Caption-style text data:

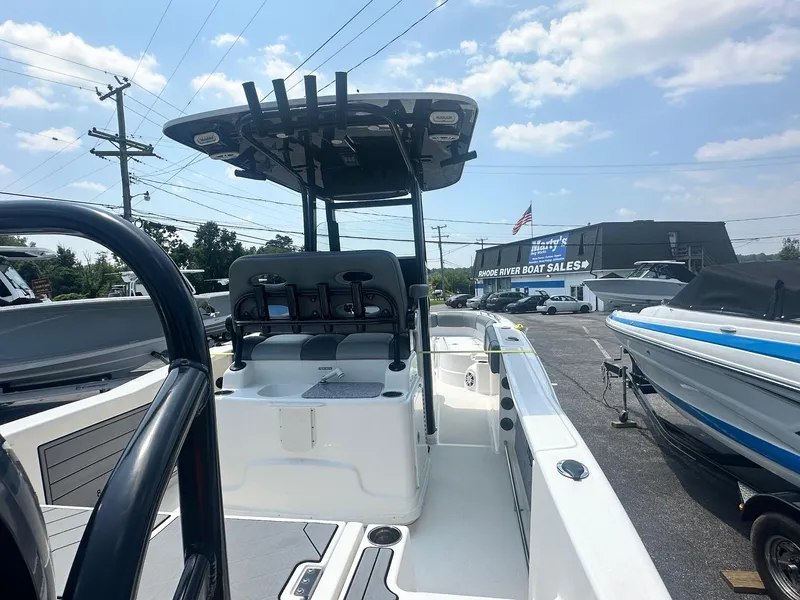 Slide: The Image of 2023 NauticStar 251 Hybrid boat with rod holders and sink station. - 28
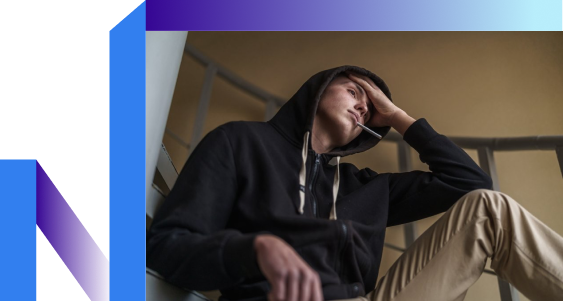 Stressed man smoking a cigarette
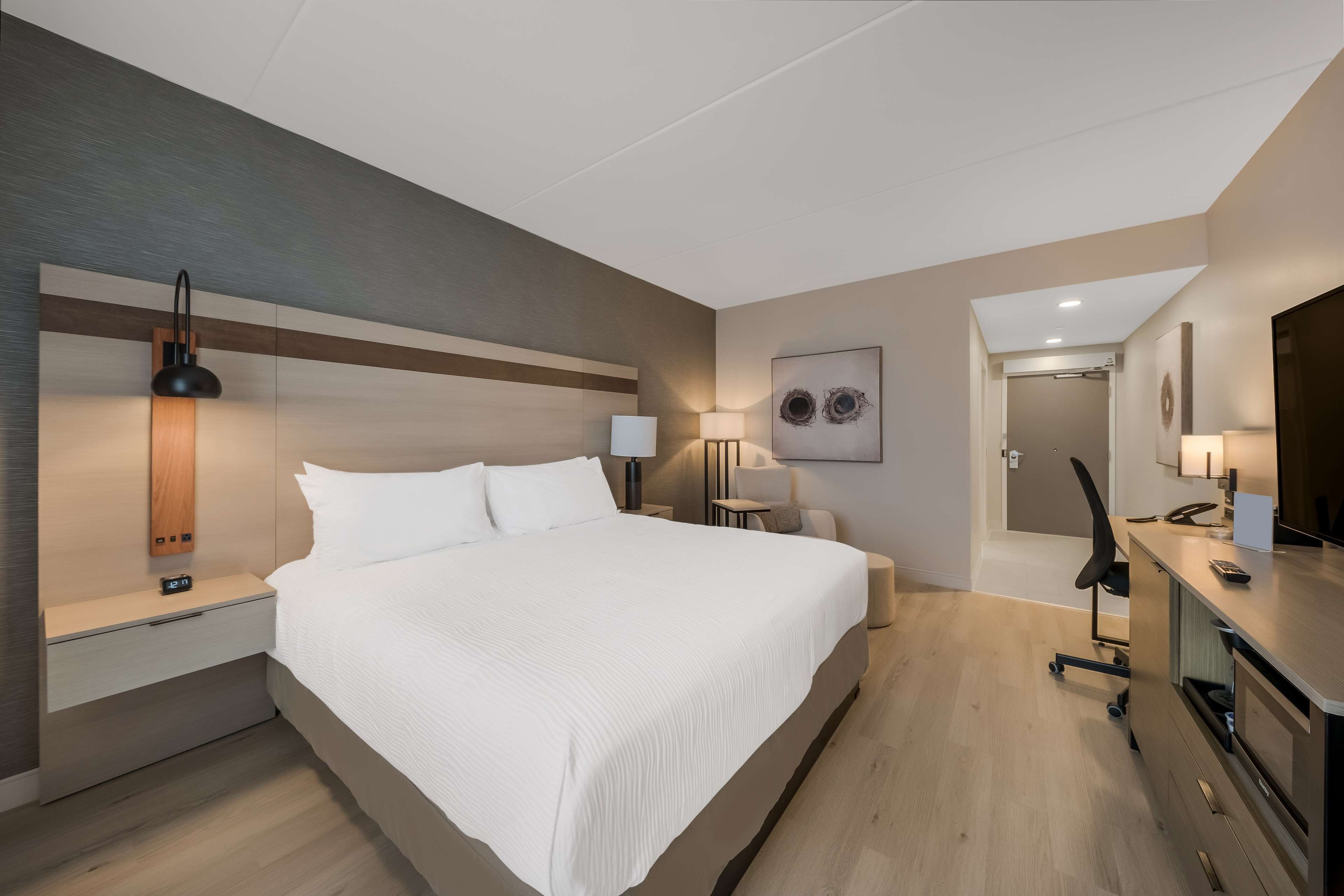 Habitación de hotel moderna con una cama grande, mesitas de noche, un escritorio con silla y un baño visible a través de una puerta abierta.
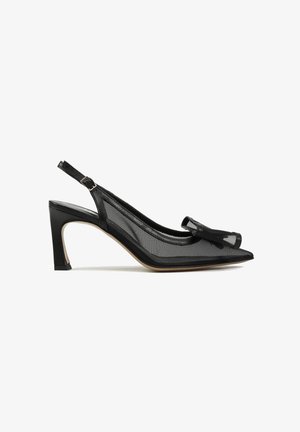 Czarny but na wysokim obcasie typu slingback z ostrym noskiem, siateczkowymi bokami i ozdobną kokardą na górze, przedstawiony na białym tle.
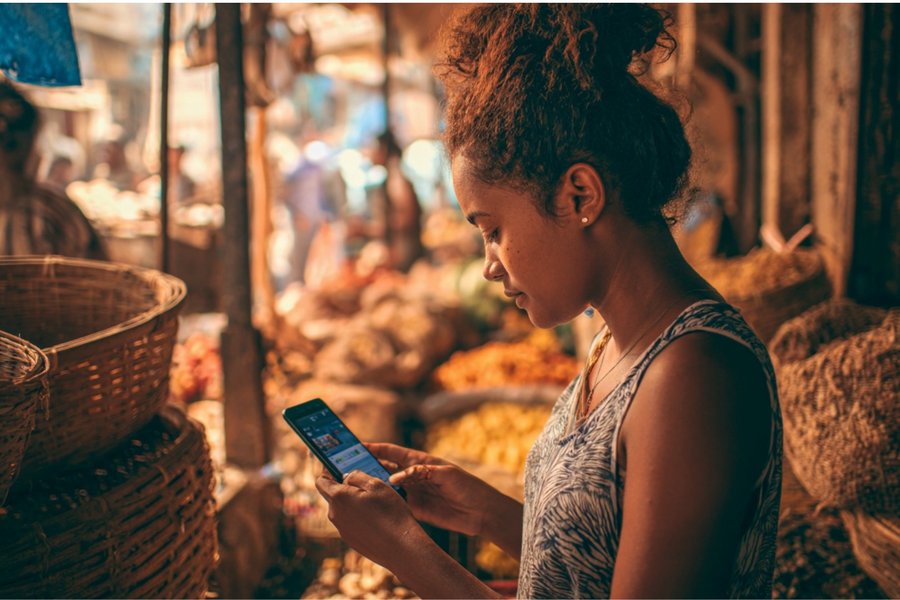 A Brazilian woman uses a CBDC app for making a payment on her smartphone while being at a market.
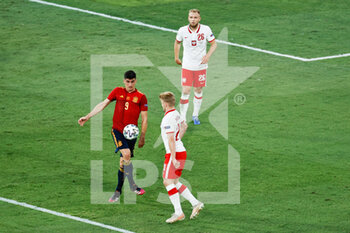 2021-06-19 - Tymoteusz Puchacz of Poland and Gerard Moreno of Spain during the UEFA Euro 2020, Group E football match between Spain and Poland on June 19, 2021 at La Cartuja stadium in Seville, Spain - Photo Joaquin Corchero / Spain DPPI / DPPI - UEFA EURO 2020, GROUP E - SPAIN VS POLAND - UEFA EUROPEAN - SOCCER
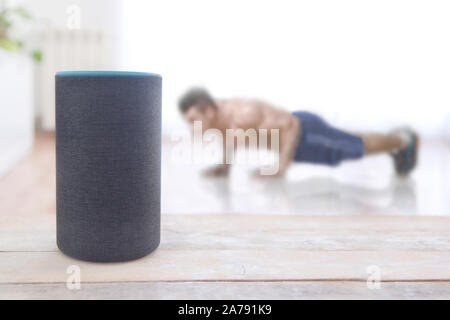 Alexa echo plus dispositivo con una specialità di fitness e un uomo facendo qualche spinta in su allenamento a casa. Svuotare lo spazio di copia per l'editor di testo Foto Stock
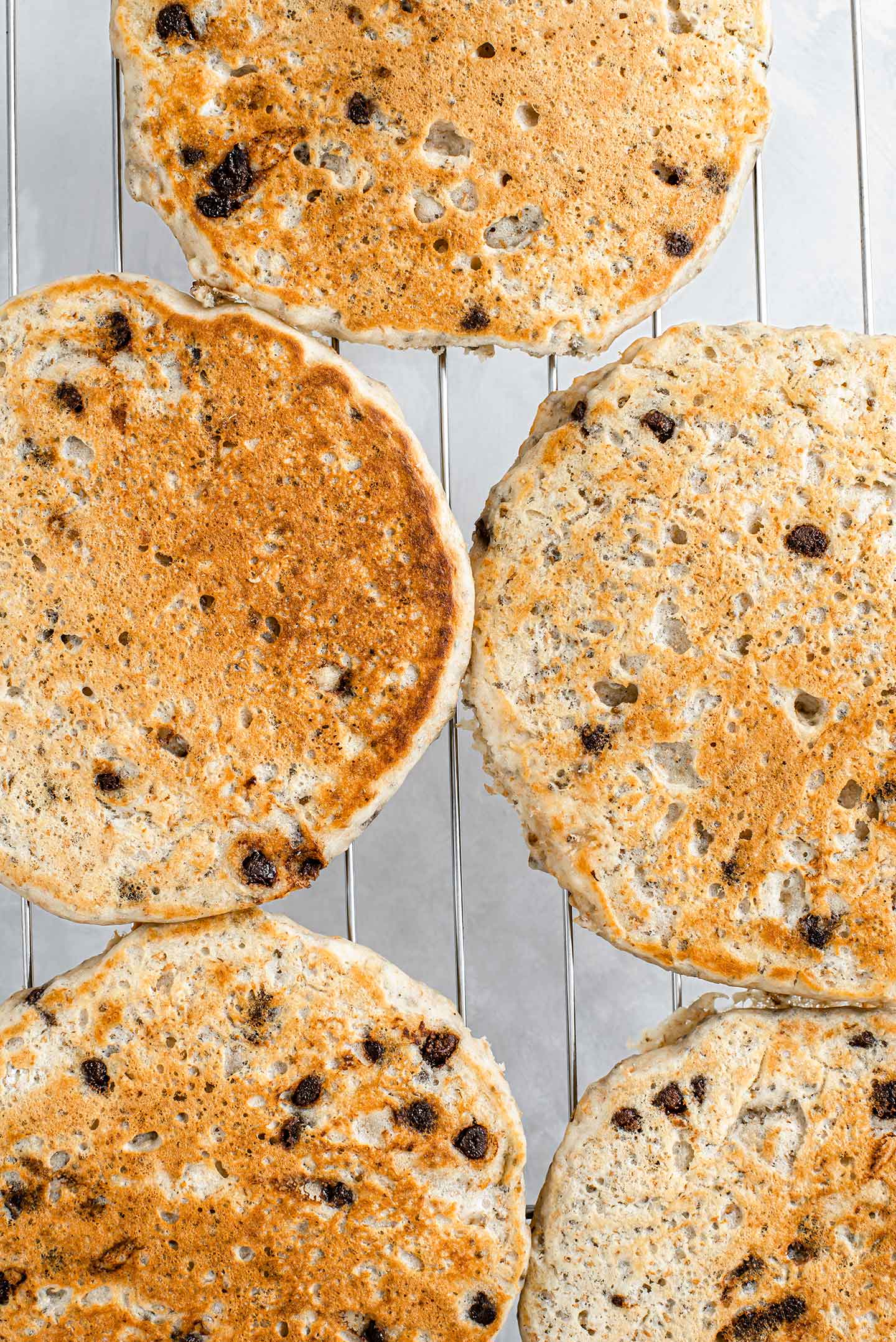 Cooked chia chip pancakes cool on a wire rack. They are golden brown and the chips are melty.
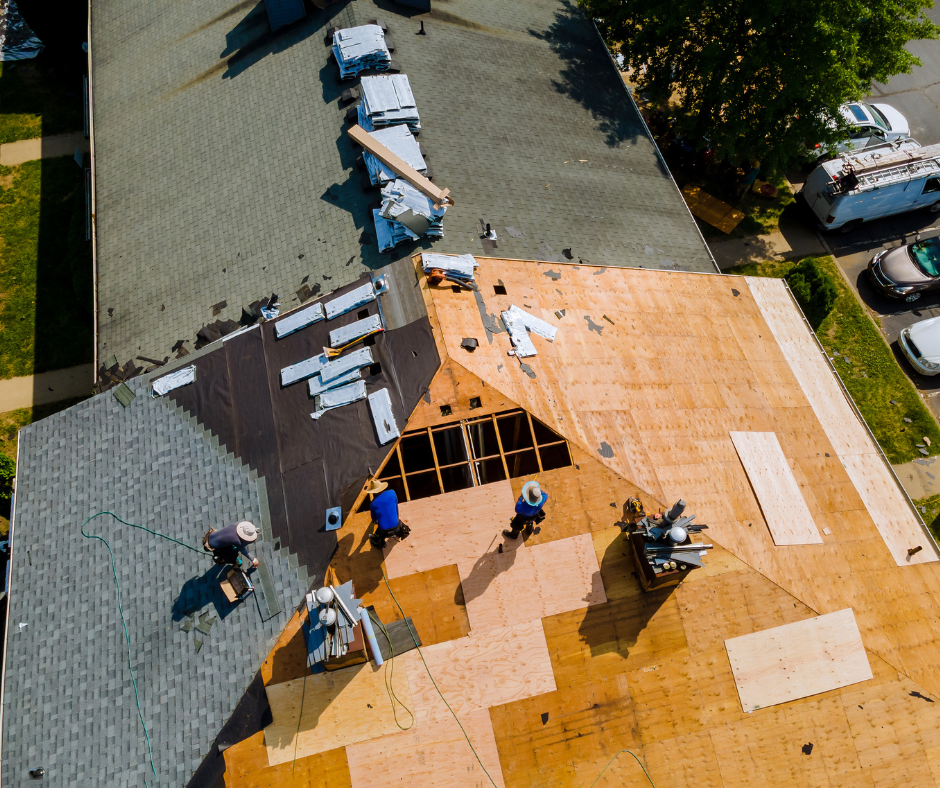roofing contractors working on roofing shingles aerial view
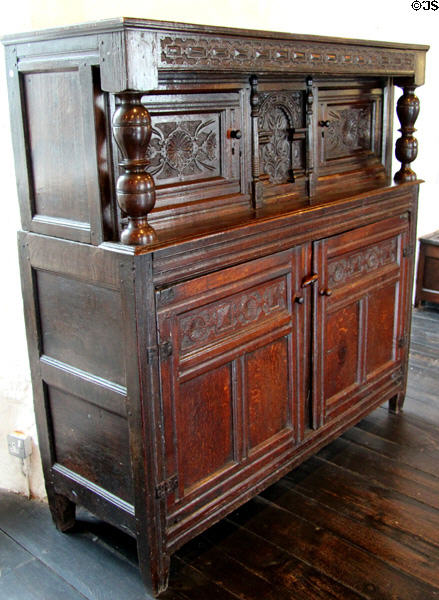 Oak cabinet with turned corner upper posts at Rothe House. Kilkenny, Ireland.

PROMPT
For this exercise, transcribe exactly the part of the records above that opens with the line containing "2021-06-19 - Tymoteusz" and closes with the one containing "Cooked chia chip". Pictures are not part of the copy.

EXPECTED ANSWER
 2021-06-19 - Tymoteusz Puchacz of Poland and Gerard Moreno of Spain during the UEFA Euro 2020, Group E football match between Spain and Poland on June 19, 2021 at La Cartuja stadium in Seville, Spain - Photo Joaquin Corchero / Spain DPPI / DPPI - UEFA EURO 2020, GROUP E - SPAIN VS POLAND - UEFA EUROPEAN - SOCCER
 Alexa echo plus dispositivo con una specialità di fitness e un uomo facendo qualche spinta in su allenamento a casa. Svuotare lo spazio di copia per l'editor di testo Foto Stock
 Cooked chia chip pancakes cool on a wire rack. They are golden brown and the chips are melty.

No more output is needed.